A third question is whether one program approach benefited a subgroup more than another approach or whether it benefited one subgroup more than another subgroup. Because there are fewer programs of each type, however, statements about the effects of particular program models might be more speculative. For example, Portland is the only NEWWS program that was employment-focused with varied first activities. Although its impacts on earnings were by far the largest and this chapter shows that the effects were also the largest for most subgroups it cannot be determined whether this is a consequence of Portland's approach, the way sample members were chosen, the Portland economy (or other local factors), or unobserved differences between welfare recipients in Portland and in the other sites.

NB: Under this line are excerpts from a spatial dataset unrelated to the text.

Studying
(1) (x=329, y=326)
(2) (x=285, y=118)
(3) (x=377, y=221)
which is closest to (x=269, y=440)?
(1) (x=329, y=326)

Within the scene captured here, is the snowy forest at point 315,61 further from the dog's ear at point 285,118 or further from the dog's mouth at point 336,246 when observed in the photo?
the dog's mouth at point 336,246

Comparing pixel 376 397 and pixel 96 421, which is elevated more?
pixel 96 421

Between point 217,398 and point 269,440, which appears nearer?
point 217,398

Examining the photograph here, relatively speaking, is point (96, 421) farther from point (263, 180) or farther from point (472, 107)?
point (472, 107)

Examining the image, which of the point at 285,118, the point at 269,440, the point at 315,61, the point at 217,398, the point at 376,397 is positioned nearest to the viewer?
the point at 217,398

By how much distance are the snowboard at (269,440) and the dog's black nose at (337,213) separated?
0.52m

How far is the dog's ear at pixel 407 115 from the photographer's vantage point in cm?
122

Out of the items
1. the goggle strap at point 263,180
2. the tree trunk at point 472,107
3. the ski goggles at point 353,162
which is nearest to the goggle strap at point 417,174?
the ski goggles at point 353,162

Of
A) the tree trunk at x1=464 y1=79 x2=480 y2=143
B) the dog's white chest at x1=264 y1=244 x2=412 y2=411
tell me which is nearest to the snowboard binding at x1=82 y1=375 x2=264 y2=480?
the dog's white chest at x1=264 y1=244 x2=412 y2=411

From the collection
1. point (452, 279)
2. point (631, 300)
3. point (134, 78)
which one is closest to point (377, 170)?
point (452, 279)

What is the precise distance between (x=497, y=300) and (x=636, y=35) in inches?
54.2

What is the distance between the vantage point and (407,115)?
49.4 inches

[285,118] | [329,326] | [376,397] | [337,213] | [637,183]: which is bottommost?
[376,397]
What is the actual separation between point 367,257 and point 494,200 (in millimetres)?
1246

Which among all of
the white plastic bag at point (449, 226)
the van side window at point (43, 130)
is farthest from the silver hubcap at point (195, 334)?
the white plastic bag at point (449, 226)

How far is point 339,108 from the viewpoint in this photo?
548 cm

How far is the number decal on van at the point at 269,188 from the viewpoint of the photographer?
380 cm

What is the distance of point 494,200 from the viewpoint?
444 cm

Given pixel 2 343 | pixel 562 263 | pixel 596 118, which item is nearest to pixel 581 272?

Since the number of people in a subgroup is, obviously, less than the number in the full sample, it is consequently more difficult to confidently say that an individual program had an effect for a subgroup than it is for the full sample, and it is more difficult to say whether the estimated effects are bigger for one group than another because of the program rather than by chance. However, the pattern of impacts across programs can provide statistical evidence that the programs taken as a whole had a particular effect, even if no individual program had a statistically significant effect. For example, suppose the question is whether welfare-to-work programs have a larger impact on earnings for long-term welfare recipients or for short-term welfare recipients. If 9 or more programs had a larger impact for long-term recipients than for short-term recipients, say, the hypothesis that the impacts are the same for the two groups can be rejected at the 10 percent significance level even if no single program had a statistically significant different effect for long-term recipients than for short-term recipients. Likewise, if 10 or more programs have an impact in the same direction, we can reject the hypothesis of no difference at the 5 percent significance level, and if all 11 programs have an impact in the same direction, we can reject the hypothesis of no difference at the 1 percent significance level.(2)
The most rigorous means of examining the effects of program models is to compare the effects of the three LFA programs with their HCD counterparts. The chapter consequently devotes a section to this comparison. With only three programs of each type, however, it can be difficult to draw firm conclusions about the relative benefits of the two approaches by subgroup. As mentioned above, it is harder to find statistically significant effects for a subgroup than for the full sample and unlikely that the impacts between two subgroups will be statistically significantly different in any specific site. Moreover, three sites are too few to use only the pattern of results to draw conclusions about the relative effectiveness of the two approaches unless the differences in impacts between the two approaches are large. If, for example, the LFA and HCD approaches are equally effective, then the chance that all three LFA programs would have larger impacts than all three HCD programs would be 12.5 percent, or greater than the usual threshold for drawing conclusions based on statistical significance. However, it is extremely unlikely that all three LFA programs would increase earnings significantly more than all three HCD programs simply by chance, and statistically significant differences in all three sites would be enough to draw solid conclusions based on the statistical evidence.